» To do
Please restate the data word for word, leaving out no line.

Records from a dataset

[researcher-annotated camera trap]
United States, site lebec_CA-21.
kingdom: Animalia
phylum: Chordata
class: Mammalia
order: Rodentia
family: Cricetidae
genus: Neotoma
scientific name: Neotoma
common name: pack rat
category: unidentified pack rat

» Task solution
[researcher-annotated camera trap]
United States, site lebec_CA-21.
kingdom: Animalia
phylum: Chordata
class: Mammalia
order: Rodentia
family: Cricetidae
genus: Neotoma
scientific name: Neotoma
common name: pack rat
category: unidentified pack rat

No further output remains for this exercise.